Together with his late hero Samora Machel of Mozambique, they were the sole liberation leaders in Black Africa who raised formidable guerrilla armies with the undivided goal of defeating the colonisers decisively, however long it took.
Self-styled moderates Julius Nyerere and Kenneth Kaunda pressured Mugabe and his compatriot Joshua Nkomo to negotiate with the British.
The Chinese, who armed Mugabe, and the Soviets, who backed Nkomo, urged them to go for broke.
There was sound military strategy here as Ian Smith’s outnumbered forces could stand up to the liberation armies for only so long.
Across Africa, Mugabe was the only true Marxist believer, though he was forced by circumstances to govern like something else.
His closest ideological soulmate on the continent was Ethiopian dictator Mengistu Haile Mariam, who he granted asylum after he was overthrown by Tigray rebels.
On Wednesday, the army released a remarkable photograph of Mugabe in his house with the general who supposedly overthrew him, Constantino Chiwenga. Also present was an envoy from South Africa.
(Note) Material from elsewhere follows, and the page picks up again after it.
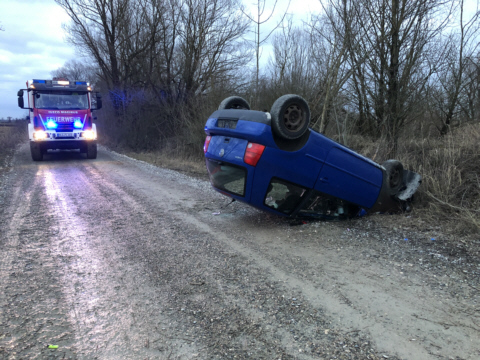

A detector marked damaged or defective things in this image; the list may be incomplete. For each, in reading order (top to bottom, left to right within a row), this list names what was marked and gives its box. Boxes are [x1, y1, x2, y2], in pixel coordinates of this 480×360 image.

overturned blue car [202, 94, 420, 219]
Mugabe looked happy and relaxed. The group was said to be “negotiating” Mugabe’s resignation. Negotiating? With a man who was under house arrest? On Friday came another confusing image of Mugabe publicly presiding over a university graduation ceremony in Harare. He looked very much in charge.
It is doubtful the army will return full power to Mugabe, which he is reportedly demanding ahead of next year’s elections, when he wants to step down.
It is not clear even whether the army will hold across-the-board elections, or allow the “inclusive transition” the Opposition is calling for.
Meanwhile, the intriguing saga of Uncle Bob is not yet over.